13.5.6 For changes in direction, terminations, and tees, manufacturer's fittings shall be used. All bends and tees shall have gusset or radii fittings to suit bending radii of cables. Site fabricated fittings shall not be permitted.

13.5.7 Connections to distribution boards shall be flanged, allowing, full trunking capacity.

13.5.8 Insulated pin racks shall be provided to Support cables in vertical runs exceeding 3.0m.

13.5.9 Retaining straps shall be sprung into trunking at 600mm intervals where trunking covers are fixed to the underside or side of the trunking.

13.5.10 Methods of fixing trunking to the building fabric shall be as described for metal cable trunking except large washers shall be used at screw fixing points.

13.5.11 Covers outside buildings shall be weatherproof.

13.5.12 Methods of jointing the trunking utilizing connectors and the fixing of accessories shall be in strict accordance with the manufacturer's recommendations.

13.5.13 Fixings and connections shall give due allowance for expansion as recommended by the manufacturer or a minimum of 2mm per meter of length.





SECTION – 14 BUILDING WIRE AND CABLE

14.1 MATERIALS

14.1.1 All cables supplied and installed shall be selected from the following types with stranded copper conductors and shall comply with the appropriate British Standard referred to below as applicable.

a. PVC insulated wiring cables non-

Armored 450/750V grade BS. 6004.

b. PVC insulated steel wire armored

PVC sheathed cables 600/1000V grade BS. 6346.

c. XLPE insulated steel wire armored

PVC sheathed multi-core cables 600/

1000V grade. BS. 5467

d. XLPE insulated aluminum wire

Armored PVC sheathed single core

Cables. BS. 5467.

e. MICC cables. BS. 6207.

f. Flexible cables.

g. Single core PVC insulated non-sheathed

Cables. BS. 6004.

h. Cables for wiring of luminaries. BS. 4533.

14.1.2 No cable installation work shall be carried out in temperatures at which the cable being installed is likely to suffer damage.

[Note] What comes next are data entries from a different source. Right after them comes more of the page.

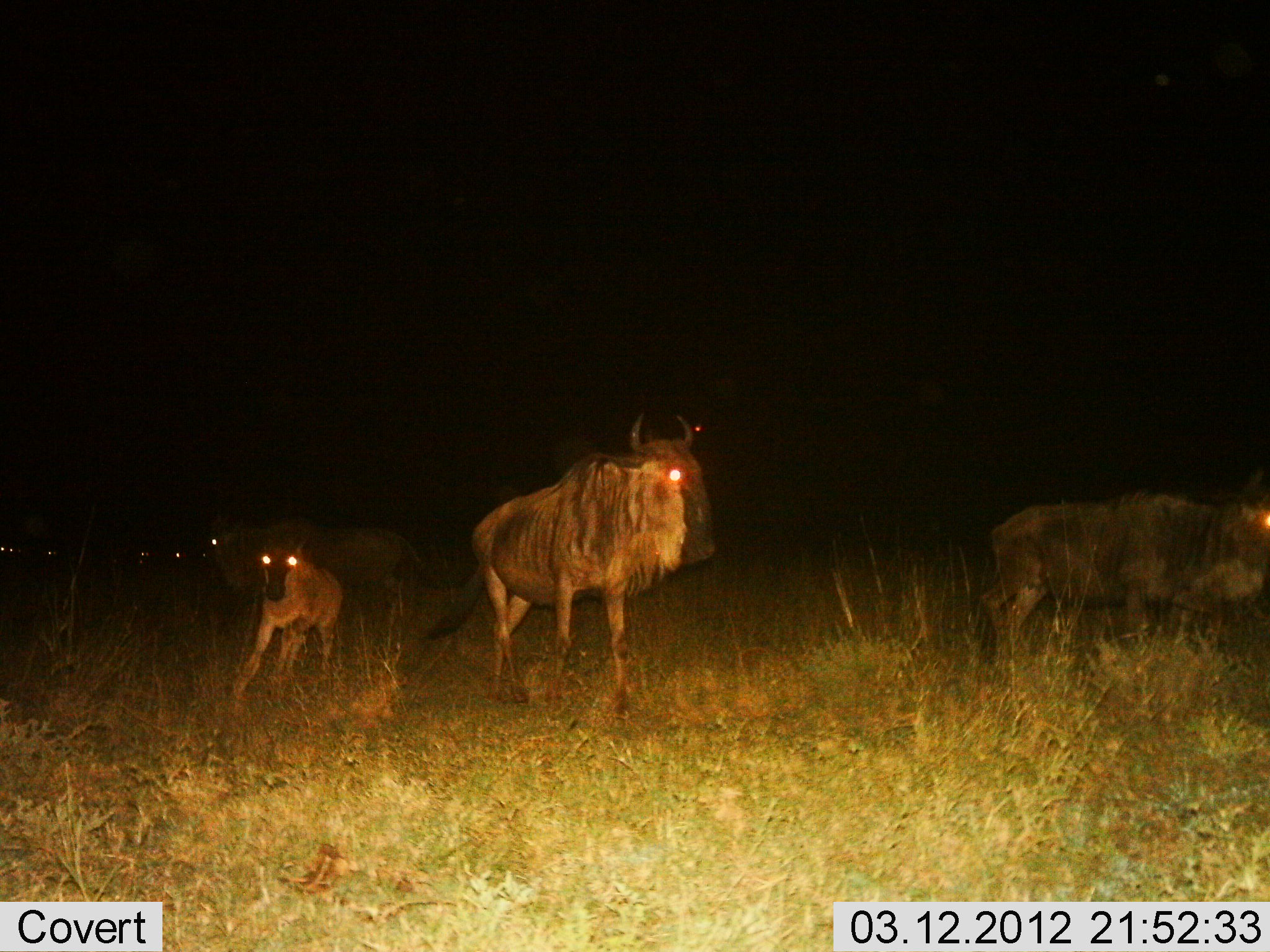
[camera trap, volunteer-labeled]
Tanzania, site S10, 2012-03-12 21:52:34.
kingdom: Animalia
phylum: Chordata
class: Mammalia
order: Artiodactyla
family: Bovidae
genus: Connochaetes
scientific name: Connochaetes taurinus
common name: blue wildebeest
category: wildebeest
Wildebeest (blue wildebeest) (Connochaetes taurinus), count 4. Behavior (volunteer vote fractions): standing 64%, resting 0%, moving 50%, interacting 7%. Young present (vote fraction): 79%. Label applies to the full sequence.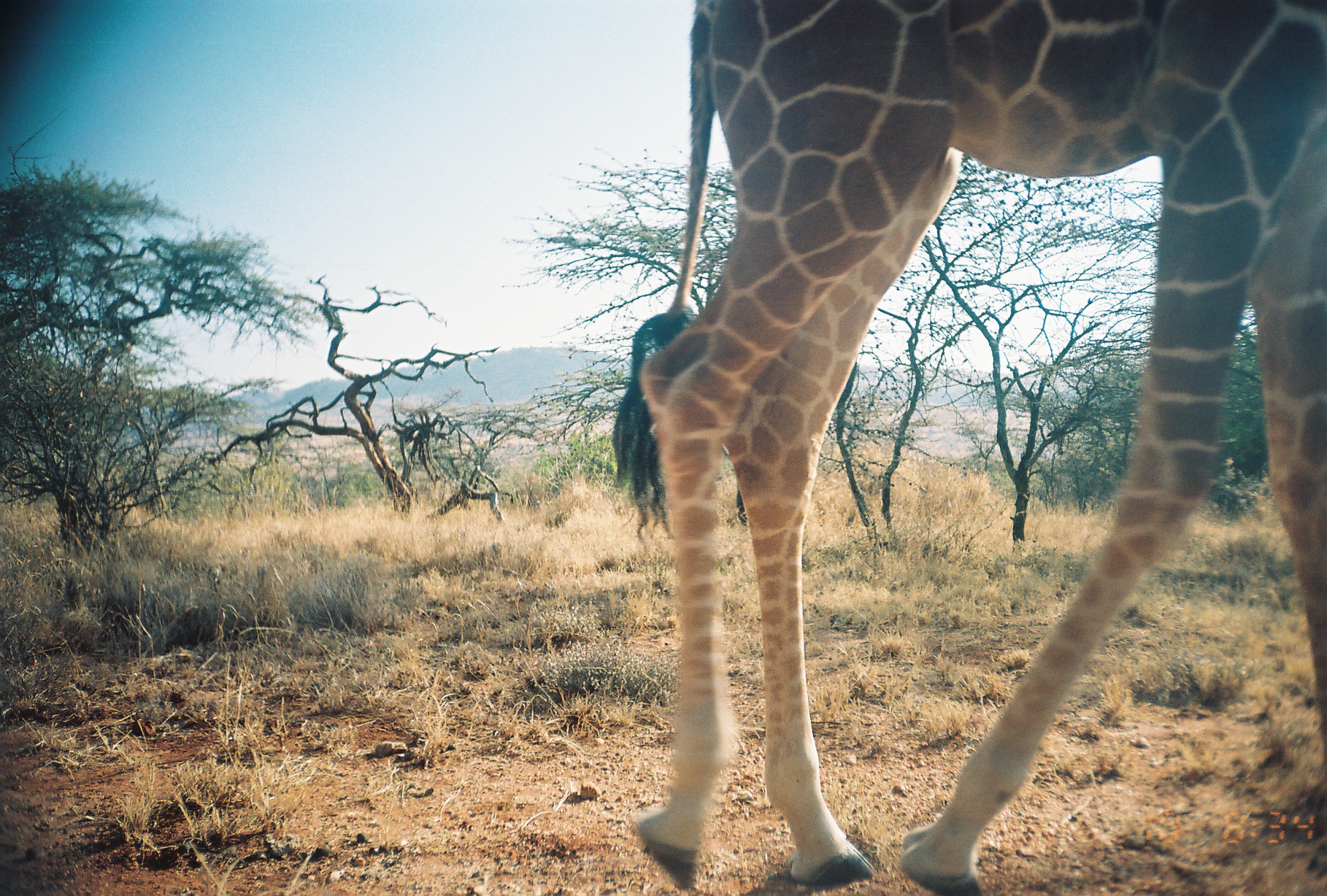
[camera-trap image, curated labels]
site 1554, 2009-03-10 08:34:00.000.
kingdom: Animalia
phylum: Chordata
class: Mammalia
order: Artiodactyla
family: Giraffidae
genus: Giraffa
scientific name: Giraffa camelopardalis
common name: giraffe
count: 1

14.1.3 Each drum length of cable shall be allotted a distinctive and separate reference number. This number shall appear on the test sheet covering the respective length of cable and shall also be clearly marked on the cable drum. The Contractor shall advise the Engineer upon delivery to site of each drum length, quoting this reference number, which shall also appear on the invoices.

14.1.4 All cables shall be delivered to site with the manufacturer's seals, labels or other proof or origin intact. These labels and seals shall not be removed until the cable is required for use and shall be retained for inspection by the Engineer.

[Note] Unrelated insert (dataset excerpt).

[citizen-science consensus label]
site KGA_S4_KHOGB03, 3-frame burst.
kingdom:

14.1.5 The arrangement of cables and all methods of installation shall be approved by the Engineer.





14.1.6 Cables shall be installed from terminal point to terminal point and straight through joints shall not be made unless approved. Where a run of MICC cable is of a length which exceeds the maximum to which the cable can be manufactured, a through joint of approved pattern will be permitted.

14.1.7 The radius of each bend or change in direction of the route of any cable shall not be less than that laid down in the relevant table of current issues of IEE Regulations and the relevant British Standard Specifications, and shall generally not be less than eight times the overall diameter of the cable.

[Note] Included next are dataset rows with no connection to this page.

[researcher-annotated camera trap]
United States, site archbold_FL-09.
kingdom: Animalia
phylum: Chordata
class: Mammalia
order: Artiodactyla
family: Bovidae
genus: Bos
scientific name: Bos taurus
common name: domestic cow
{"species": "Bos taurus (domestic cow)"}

14.1.8 The spacing of cable supports shall be those laid down for the relevant size and type of cable in the current issue of the IEE Regulations and the manufactures recommendations, but the horizontal longitudinal distance between wire armored support centers of unarmored cable support centers shall not exceed 1 meter, the horizontal distance between support centers of unarmored cables shall not exceed 800 mm and the distance between support centers for either type of cable on vertical runs is not to exceed 1 meter. Cables of and less than 50 mm eternal diameter shall be supported at not more than 800 mm centers.

14.1.9 The cables may be installed in a number of different ways: (a) Laid direct in the ground

(b) Laid in ducts

(c) Installed in covered concrete trenches

(d) Installed on cable ladders

(e) Installed on perforated steel trays

(f) Fixed to concrete and brickwork

(g) Fixed to steelwork

14.1.10 Single core cables forming a three phase group shall be fixed in trefoil cleats of a British Insulated Calendars Cables Limited alloy pattern or similar. Flat formation may be used where specified or approved.

14.1.11 Unarmored PVC cables and wires shall be enclosed in trunking or conduit unless otherwise stated.

14.2 Cables Direct in Ground

14.2.1 Cables shall be laid in prepared trenches and the Contractor shall satisfy himself as to the suitability of the trenches.

14.2.2 80mm of fine riddled soil shall, unless otherwise approved, be placed at the bottom of the trench to form a bed for the cables. After the cables have been laid they shall be covered, by the Contractor, with 80mm of fine riddled soil well panned over and around the cables. If the Contractor considers the soil unsuitable for shifting he shall notify the Engineer, and if approval is obtained, well rammed selected sand may be used in lieu of finely riddled soil. All cables must then be covered by interlocking PVC cable tiles labeled in English and Arabic laid in a continuous manner, with PVC warning tape over it at an approved depth.

14.2.3 All cables shall be supplied by the Contractor. 14.2.4 All cables shall be laid at depth of not less than 600 mm for LV. cables and 800 for

H.V. cables at all points and where this depth is not possible approved mechanical





protection shall be provided. All underground cable routes shall be marked at 15 meter intervals, at changes of direction and at straight through cable joints by approved markers.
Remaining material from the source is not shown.